Copy out every line of the listing from the one containing "From the furthest to the closest, order" down to the one containing "Answer: pixel 450", including both of those lines.

▽

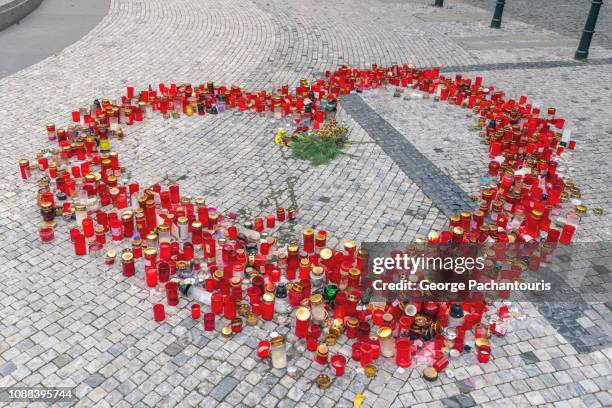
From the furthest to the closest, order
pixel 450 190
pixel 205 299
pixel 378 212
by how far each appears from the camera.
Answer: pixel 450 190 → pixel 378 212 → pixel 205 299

△
▽

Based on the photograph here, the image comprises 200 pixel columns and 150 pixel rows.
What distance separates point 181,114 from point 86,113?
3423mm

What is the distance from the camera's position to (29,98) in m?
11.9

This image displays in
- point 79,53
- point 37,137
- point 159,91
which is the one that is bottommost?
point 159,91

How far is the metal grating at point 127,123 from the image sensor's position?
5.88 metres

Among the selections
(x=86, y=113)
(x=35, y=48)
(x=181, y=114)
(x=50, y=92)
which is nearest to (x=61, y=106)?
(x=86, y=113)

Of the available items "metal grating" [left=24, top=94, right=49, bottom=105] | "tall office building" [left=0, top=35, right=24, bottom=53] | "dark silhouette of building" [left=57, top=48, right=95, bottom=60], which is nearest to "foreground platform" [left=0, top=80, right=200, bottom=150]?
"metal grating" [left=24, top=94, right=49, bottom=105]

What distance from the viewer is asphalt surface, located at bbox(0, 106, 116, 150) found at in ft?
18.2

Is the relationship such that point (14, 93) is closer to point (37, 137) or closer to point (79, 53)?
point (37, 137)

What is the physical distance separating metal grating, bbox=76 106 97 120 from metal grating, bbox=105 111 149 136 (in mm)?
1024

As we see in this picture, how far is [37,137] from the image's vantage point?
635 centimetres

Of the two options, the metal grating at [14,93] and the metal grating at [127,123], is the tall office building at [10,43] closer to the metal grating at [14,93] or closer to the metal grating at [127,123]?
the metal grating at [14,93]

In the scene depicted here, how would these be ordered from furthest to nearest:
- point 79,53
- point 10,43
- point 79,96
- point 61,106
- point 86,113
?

△
▽

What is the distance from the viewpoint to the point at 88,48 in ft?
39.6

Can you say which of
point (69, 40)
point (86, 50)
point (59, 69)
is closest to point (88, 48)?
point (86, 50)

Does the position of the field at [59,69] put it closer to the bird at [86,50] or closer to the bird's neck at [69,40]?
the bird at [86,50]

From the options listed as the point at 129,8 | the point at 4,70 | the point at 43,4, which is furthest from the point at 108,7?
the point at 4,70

△

▸ **THE COMPLETED TASK**
From the furthest to the closest, order
pixel 450 190
pixel 205 299
pixel 378 212
by how far each appears from the camera.
Answer: pixel 450 190 → pixel 378 212 → pixel 205 299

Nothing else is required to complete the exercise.